3 thoughts on “234 | Tobias Warnecke on Cellular Structure and Evolution”

  1. I wish Dr. Carroll would have leveraged knowledge from his William Ratcliff podcast. Since now they can culture these candidate acrehea in the lab, they can do evolutionary experiments and maybe one day recreate endosymbiosis (eukaryogenesis). A breakthrough akin to the holy grail!

  2. Sean, your academic history with biology sounds much like mine. The last class was 10th grade in 1974/75. It was impossible to schedule a college biology class, because they always conflicted with a required physics class. I did read the little paperbacks by Stephen Jay Gould in the early 80’s. Scientific American has biology articles pretty much every month, but those are like looking at a twig and missing the tree, not to mention the forest. I did use the Great Courses class by Stephen Nowicki as lunchtime dinner theater last fall. So I enjoyed this discussion. I love all the sciences. I love biology the least because it gets icky in a hurry, but down at the molecular level it isn’t so bad. I probably won’t imagine some new disease that I have based on histone rolling up spools of DNA. Thank you for what you are doing, and keep up the good work.

  3. Hello Sean,
    On Viruses, the Human Gut, and Intentionality.
    1.5 years ago the Gut Phage Database was created.
    At that time they catalogued over 142,000 virus doing their different things to us and the other microbes. Of note was that of the 142K found most were of the DNA variety, not RNA.
    1.5 years old quote from an author of the paper,
    “ The new virus catalogue – called the Gut Phage Database (GPD) – was complied by analyzing over 28,000 individual metagenomes – publicly available records of DNA-sequencing of gut microbiome samples collected from 28 countries – along with almost 2,900 reference genomes of cultured gut bacteria.
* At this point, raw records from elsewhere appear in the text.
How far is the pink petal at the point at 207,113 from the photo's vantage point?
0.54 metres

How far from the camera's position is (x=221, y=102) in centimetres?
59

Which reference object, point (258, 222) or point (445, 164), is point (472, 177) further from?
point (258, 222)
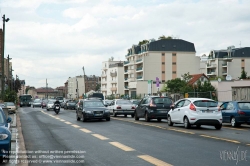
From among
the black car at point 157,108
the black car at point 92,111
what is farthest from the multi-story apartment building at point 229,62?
the black car at point 157,108

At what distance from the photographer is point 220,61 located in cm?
12462

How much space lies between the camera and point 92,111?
28.7 meters

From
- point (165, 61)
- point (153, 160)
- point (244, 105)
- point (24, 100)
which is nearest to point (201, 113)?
point (244, 105)

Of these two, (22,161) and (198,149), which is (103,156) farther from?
(198,149)

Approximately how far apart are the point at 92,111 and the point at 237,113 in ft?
31.8

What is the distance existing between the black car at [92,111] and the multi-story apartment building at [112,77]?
108927 millimetres

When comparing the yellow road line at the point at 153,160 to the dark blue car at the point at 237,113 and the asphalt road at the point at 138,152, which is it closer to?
the asphalt road at the point at 138,152

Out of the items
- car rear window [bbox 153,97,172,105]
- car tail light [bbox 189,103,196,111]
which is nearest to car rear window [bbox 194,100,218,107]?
car tail light [bbox 189,103,196,111]

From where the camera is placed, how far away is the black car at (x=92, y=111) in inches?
1124

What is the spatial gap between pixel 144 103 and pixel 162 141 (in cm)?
1349

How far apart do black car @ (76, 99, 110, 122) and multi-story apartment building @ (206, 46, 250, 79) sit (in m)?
95.2

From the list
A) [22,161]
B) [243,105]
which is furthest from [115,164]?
[243,105]

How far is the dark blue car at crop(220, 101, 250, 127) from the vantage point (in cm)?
2322

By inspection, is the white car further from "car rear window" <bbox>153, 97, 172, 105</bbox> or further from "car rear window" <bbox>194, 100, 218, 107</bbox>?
"car rear window" <bbox>153, 97, 172, 105</bbox>
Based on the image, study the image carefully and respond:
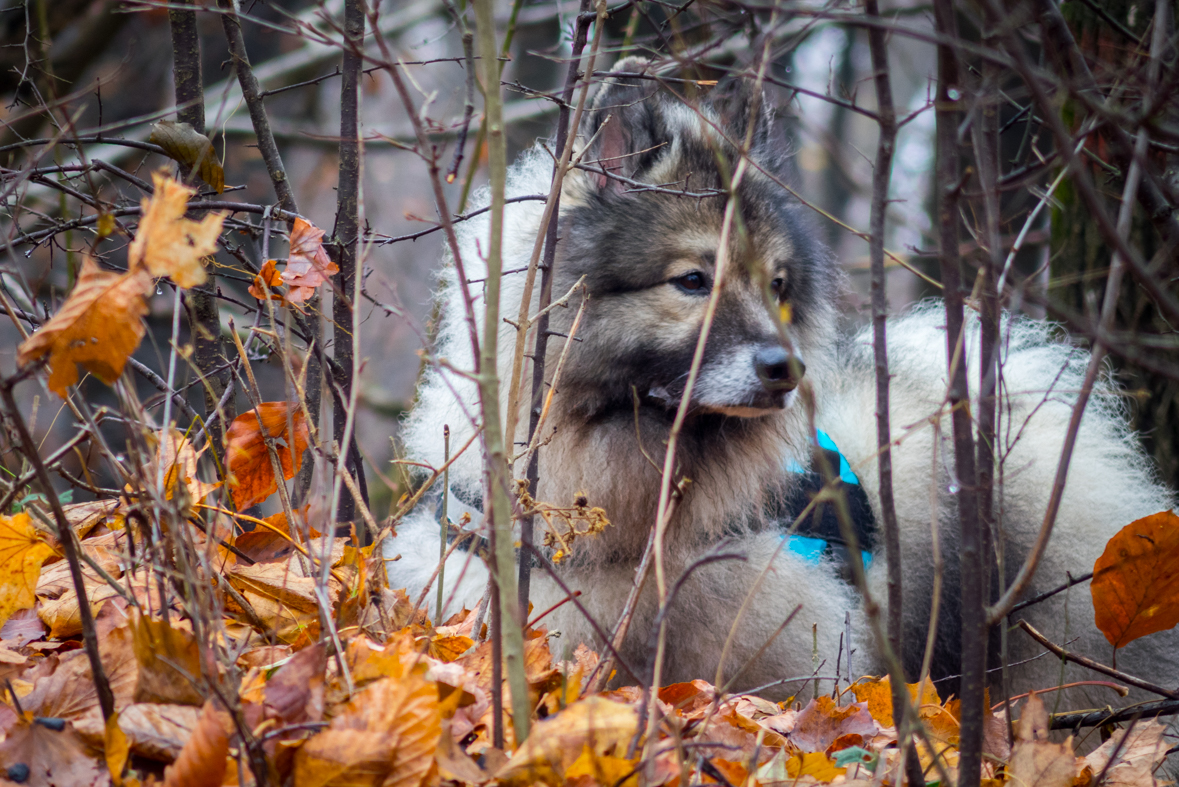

    The results revealed 142,809 viral species that reside in the human gut, constituting a specific kind of virus known as a bacteriophage, which infects bacteria, in addition to single-celled organisms called archaea.

    In the mysterious environment of the gut microbiome – inhabited by a diverse mixture of microscopic organisms, encompassing both bacteria and viruses – bacteriophages are thought to play an important role, regulating both bacteria and the health of the human gut itself.

    “Bacteriophages … profoundly influence microbial communities by functioning as vectors of horizontal gene transfer, encoding accessory functions of benefit to host bacterial species, and promoting dynamic co-evolutionary interactions,” the researchers write in their new paper.”